Task description >> Write the records out again, keeping each line exactly as it is.

————

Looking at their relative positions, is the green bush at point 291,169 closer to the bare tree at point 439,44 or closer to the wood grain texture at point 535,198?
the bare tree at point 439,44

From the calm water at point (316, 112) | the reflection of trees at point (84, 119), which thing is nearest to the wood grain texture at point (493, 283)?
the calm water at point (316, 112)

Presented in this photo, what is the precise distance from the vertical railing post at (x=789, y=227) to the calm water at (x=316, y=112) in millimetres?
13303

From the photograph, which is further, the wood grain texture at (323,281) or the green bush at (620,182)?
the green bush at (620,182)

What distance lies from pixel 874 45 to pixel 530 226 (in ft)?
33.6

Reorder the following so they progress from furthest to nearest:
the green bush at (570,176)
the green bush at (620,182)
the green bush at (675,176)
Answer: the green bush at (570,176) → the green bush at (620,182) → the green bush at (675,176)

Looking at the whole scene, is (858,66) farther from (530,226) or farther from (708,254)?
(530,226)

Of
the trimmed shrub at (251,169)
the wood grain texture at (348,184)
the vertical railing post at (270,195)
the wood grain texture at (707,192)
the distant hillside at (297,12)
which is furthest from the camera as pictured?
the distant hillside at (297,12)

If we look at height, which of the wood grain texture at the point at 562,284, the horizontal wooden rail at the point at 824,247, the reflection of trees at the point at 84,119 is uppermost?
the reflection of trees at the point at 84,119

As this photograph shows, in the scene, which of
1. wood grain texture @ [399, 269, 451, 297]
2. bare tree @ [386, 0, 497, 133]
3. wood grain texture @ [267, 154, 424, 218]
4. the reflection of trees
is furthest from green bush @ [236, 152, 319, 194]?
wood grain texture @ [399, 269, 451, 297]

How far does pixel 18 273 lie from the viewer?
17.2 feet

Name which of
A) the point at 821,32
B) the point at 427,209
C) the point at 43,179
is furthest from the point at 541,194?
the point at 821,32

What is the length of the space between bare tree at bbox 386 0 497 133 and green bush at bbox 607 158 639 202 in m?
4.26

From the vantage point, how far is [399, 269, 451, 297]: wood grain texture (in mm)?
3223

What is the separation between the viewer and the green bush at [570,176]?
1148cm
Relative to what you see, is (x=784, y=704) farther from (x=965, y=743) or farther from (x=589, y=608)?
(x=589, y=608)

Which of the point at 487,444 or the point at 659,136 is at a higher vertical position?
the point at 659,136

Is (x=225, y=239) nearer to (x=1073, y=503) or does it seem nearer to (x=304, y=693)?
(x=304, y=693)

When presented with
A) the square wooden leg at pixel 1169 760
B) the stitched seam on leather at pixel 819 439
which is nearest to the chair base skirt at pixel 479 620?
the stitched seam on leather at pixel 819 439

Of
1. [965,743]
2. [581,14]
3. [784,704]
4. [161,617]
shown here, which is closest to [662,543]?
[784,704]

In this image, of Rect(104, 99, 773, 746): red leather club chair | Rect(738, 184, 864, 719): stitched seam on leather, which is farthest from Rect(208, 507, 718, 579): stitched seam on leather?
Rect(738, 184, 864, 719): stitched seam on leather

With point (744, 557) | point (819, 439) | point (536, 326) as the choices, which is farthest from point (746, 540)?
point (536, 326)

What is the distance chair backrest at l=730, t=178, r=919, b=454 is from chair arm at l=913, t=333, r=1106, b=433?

————

In response >>
Looking at their relative positions, is the green bush at point 291,169 closer to the bare tree at point 439,44 or closer to the wood grain texture at point 535,198?
the bare tree at point 439,44

From the calm water at point (316, 112) | the reflection of trees at point (84, 119), which thing is nearest to the wood grain texture at point (493, 283)?
the calm water at point (316, 112)

Presented in this photo, what is the precise distance from the vertical railing post at (x=789, y=227) to the calm water at (x=316, y=112) in millimetres?
13303

From the photograph, which is further, the wood grain texture at (323,281) or the green bush at (620,182)?
the green bush at (620,182)

What distance lies from pixel 874 45 to pixel 530 226 (in ft)?
33.6

Reorder the following so they progress from furthest to nearest:
the green bush at (570,176)
the green bush at (620,182)
the green bush at (675,176)
Answer: the green bush at (570,176) → the green bush at (620,182) → the green bush at (675,176)

Looking at the whole scene, is (858,66) farther from (530,226) or farther from (708,254)?
(530,226)

Of
the trimmed shrub at (251,169)
the wood grain texture at (348,184)
the vertical railing post at (270,195)
the wood grain texture at (707,192)
the distant hillside at (297,12)
which is furthest from the camera as pictured?
the distant hillside at (297,12)

If we look at height, which of the wood grain texture at the point at 562,284, the horizontal wooden rail at the point at 824,247, the reflection of trees at the point at 84,119 is uppermost?
the reflection of trees at the point at 84,119

As this photograph shows, in the scene, which of
1. wood grain texture @ [399, 269, 451, 297]
2. bare tree @ [386, 0, 497, 133]
3. wood grain texture @ [267, 154, 424, 218]
4. the reflection of trees
is furthest from green bush @ [236, 152, 319, 194]?
wood grain texture @ [399, 269, 451, 297]

How far does pixel 18 273 lie from the viewer?
17.2 feet

Name which of
A) the point at 821,32
B) the point at 427,209
C) the point at 43,179
is furthest from the point at 541,194?
the point at 821,32

What is the length of the space between bare tree at bbox 386 0 497 133 and green bush at bbox 607 158 639 202 in m?
4.26

From the vantage point, how far is [399, 269, 451, 297]: wood grain texture (in mm)?
3223

What is the separation between the viewer and the green bush at [570,176]?
1148cm
Relative to what you see, is (x=784, y=704) farther from (x=965, y=743) or farther from (x=589, y=608)?
(x=589, y=608)

Which of the point at 487,444 or the point at 659,136 is at a higher vertical position?
the point at 659,136

Is (x=225, y=239) nearer to (x=1073, y=503) or does it seem nearer to (x=304, y=693)?
(x=304, y=693)

When presented with
A) the square wooden leg at pixel 1169 760
B) the stitched seam on leather at pixel 819 439
which is nearest to the chair base skirt at pixel 479 620?
the stitched seam on leather at pixel 819 439

Of
1. [965,743]
2. [581,14]
3. [784,704]
4. [161,617]
shown here, which is closest to [662,543]?
[784,704]

In this image, of Rect(104, 99, 773, 746): red leather club chair | Rect(738, 184, 864, 719): stitched seam on leather, which is farthest from Rect(208, 507, 718, 579): stitched seam on leather?
Rect(738, 184, 864, 719): stitched seam on leather

With point (744, 557) | point (819, 439) | point (536, 326) as the choices, which is farthest from point (746, 540)?
point (536, 326)

What is the distance chair backrest at l=730, t=178, r=919, b=454 is from chair arm at l=913, t=333, r=1106, b=433?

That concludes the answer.